The cold philosophy of modern times is incapable of feeling the impression that was made on a sinful and fanatic world. At the voice of their pastor, the robber, the incendiary, the homicide, arose by thousands to redeem their souls by repeating on the infidels the same deeds which they had exercised against their Christian brethren; and the terms of atonement were eagerly embraced by offenders of every rank and denomination. None were pure; none were exempt from the guilt and penalty of sin; and those who were the least amenable to the justice of God were the best entitled to the temporal and eternal recompense of their pious courage. If they fell, the spirit of the Latin clergy did not hesitate to adorn their tomb with the crown of martyrdom; and should they survive, they could expect without impatience the delay and increase of their heavenly reward.
Gibbon then goes on to describe the beginning of the first Crusade.
Some counts and gentlemen, at the head of three thousand horse, attended the motions of the multitude to partake in the spoil, but their genuine leaders (may we credit such folly?) were a goose and a goat, who were carried in the front, and to whom these worthy Christians ascribed an infusion of the divine spirit. Of these, and of other bands of enthusiasts, the first and most easy warfare was against the Jews, the murderers of the Son of God. In the trading cities of the Moselle and the Rhine, their colonies were numerous and rich, and they enjoyed under the protection of the Emperor and the Bishops the free exercise of their religion. At Verdun, Trèves, Metz, Spires, Worms many thousands of that unhappy people were pillaged and massacred, nor had they felt a more bloody stroke since the persecution of Hadrian …. The more obstinate Jews exposed their fanaticism to the fanaticism of the Christians, barricadoed their houses, and precipitating themselves, their families and their wealth into the rivers of the flames, disappointed the malice, or at least the avarice, of their implacable foes.
Gibbon next savages the institution of knighthood and then goes on to describe the taking of the Holy City, Jerusalem.
A bloody sacrifice was offered by his mistaken votaries [Tancred’s] to the God of the Christians: resistance might provoke, but neither age nor sex could mollify their implacable rage: they indulged themselves three days in a promiscuous massacre; and the infection of the dead bodies produced an epidemical disease. After seventy thousand Moslems had been put to the sword, and the harmless Jews had been burnt in their synagogue, they could still reserve a multitude of captives whom interest or lassitude persuaded them to spare. …. The Holy Sepulchre was now free; and the bloody victors prepared to accomplish their vow.
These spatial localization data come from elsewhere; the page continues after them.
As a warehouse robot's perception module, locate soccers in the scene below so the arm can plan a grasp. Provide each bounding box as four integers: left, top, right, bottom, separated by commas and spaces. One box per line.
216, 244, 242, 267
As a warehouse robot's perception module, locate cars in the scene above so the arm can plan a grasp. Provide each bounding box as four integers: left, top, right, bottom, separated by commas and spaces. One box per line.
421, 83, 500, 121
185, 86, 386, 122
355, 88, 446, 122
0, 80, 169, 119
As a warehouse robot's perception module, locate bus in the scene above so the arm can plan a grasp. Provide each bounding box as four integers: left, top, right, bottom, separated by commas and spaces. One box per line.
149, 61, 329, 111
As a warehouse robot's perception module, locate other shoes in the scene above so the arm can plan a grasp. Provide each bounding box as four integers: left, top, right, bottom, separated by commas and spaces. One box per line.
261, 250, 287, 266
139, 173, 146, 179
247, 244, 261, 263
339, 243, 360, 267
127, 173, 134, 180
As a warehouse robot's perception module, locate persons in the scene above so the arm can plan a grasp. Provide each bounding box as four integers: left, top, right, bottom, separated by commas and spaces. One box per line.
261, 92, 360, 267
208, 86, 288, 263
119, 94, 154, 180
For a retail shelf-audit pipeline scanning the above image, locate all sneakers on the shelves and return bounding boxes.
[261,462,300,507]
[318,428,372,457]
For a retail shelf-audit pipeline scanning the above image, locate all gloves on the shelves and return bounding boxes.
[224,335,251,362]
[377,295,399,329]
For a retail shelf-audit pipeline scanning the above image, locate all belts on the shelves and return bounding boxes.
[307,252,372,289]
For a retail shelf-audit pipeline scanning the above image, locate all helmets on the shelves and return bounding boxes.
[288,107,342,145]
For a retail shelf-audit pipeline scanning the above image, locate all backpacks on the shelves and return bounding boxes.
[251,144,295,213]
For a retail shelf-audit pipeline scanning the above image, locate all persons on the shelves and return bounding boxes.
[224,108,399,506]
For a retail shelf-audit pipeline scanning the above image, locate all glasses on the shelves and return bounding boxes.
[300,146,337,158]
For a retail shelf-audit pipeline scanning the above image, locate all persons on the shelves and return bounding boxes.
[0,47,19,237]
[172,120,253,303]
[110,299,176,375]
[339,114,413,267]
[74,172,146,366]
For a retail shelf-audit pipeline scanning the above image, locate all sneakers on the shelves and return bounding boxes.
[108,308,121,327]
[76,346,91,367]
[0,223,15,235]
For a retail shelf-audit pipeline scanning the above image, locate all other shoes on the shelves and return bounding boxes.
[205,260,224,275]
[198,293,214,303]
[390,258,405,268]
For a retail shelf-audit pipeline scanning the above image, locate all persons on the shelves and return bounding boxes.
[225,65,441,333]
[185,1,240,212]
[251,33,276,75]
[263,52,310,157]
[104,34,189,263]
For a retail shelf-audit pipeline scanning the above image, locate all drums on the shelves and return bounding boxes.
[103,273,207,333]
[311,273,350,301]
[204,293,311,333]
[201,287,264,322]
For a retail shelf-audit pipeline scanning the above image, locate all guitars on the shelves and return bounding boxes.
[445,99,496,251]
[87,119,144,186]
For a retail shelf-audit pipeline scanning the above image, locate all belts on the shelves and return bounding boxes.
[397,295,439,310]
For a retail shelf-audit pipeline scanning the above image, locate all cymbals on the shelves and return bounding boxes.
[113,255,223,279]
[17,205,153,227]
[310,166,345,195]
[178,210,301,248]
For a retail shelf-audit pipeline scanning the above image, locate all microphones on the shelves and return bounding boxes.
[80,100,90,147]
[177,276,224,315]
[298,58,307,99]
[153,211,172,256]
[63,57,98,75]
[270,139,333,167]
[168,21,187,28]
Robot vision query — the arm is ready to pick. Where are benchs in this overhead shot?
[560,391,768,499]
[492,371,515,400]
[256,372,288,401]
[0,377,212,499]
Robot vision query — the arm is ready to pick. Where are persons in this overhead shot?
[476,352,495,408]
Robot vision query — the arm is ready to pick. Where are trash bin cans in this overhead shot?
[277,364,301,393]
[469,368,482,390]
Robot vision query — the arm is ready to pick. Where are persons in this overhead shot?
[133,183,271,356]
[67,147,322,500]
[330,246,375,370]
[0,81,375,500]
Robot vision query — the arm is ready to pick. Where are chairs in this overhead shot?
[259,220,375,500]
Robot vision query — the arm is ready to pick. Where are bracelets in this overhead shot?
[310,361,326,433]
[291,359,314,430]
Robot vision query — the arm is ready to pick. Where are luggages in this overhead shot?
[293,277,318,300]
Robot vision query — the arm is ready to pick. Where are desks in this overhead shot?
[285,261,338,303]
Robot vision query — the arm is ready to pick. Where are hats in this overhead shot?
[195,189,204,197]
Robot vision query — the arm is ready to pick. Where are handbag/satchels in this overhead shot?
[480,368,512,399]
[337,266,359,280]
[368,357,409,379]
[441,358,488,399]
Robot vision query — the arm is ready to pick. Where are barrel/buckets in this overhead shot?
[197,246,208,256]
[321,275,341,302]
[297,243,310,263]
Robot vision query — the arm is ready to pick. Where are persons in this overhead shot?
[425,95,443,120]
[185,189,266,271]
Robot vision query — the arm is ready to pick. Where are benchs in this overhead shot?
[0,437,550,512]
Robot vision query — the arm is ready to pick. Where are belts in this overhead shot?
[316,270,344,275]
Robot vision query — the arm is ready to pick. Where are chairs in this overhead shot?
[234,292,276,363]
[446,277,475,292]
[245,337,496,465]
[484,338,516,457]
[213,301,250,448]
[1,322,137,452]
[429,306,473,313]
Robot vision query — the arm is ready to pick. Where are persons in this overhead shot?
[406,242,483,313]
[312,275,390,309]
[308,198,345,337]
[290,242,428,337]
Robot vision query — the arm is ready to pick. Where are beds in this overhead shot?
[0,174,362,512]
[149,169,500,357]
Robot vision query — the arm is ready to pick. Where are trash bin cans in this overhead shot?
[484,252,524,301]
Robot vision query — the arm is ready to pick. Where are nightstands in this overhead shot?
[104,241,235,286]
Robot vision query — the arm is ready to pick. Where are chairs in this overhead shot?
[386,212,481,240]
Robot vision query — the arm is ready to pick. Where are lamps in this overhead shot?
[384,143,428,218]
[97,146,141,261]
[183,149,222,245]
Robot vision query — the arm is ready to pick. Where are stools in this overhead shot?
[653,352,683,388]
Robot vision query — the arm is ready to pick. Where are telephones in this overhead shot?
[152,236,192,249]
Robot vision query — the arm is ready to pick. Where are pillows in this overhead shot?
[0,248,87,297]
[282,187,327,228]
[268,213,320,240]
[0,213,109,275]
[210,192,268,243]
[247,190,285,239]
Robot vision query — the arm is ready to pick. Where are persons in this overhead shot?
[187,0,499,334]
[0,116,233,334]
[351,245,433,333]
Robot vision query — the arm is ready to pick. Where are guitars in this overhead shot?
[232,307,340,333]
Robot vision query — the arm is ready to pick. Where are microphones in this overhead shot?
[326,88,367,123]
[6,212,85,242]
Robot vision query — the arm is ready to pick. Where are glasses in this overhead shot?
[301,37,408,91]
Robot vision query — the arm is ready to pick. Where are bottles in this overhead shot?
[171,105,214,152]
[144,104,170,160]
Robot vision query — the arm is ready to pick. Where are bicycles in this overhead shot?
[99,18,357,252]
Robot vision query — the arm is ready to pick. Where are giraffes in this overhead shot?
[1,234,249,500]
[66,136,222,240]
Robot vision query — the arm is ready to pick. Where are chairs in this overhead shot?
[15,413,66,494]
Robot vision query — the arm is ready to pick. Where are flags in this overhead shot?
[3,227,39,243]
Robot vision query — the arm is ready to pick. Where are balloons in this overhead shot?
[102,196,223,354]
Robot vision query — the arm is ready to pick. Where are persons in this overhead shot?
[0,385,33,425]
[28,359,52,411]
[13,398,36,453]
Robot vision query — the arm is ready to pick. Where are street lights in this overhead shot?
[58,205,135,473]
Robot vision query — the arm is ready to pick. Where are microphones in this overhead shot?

Bare-headed and bare foot, with contrite hearts and in a humble posture, they ascended the hill of Calvary, amidst the loud anthems of the clergy; kissed the stone which had covered the Saviour of the world; and bedewed with tears of joy and penitence the monument of their redemption. This union of the fiercest and most tender passions has been variously considered by two philosophers: by the one, as easy and natural; by the other, as absurd and critical.
Yes, the murderers of Muslems were offered the crown of martyrdom and an increase in heavenly reward, but does any of this tale of cruelty and misery have any meaning for terrorism being inflicted in the name of Islam now?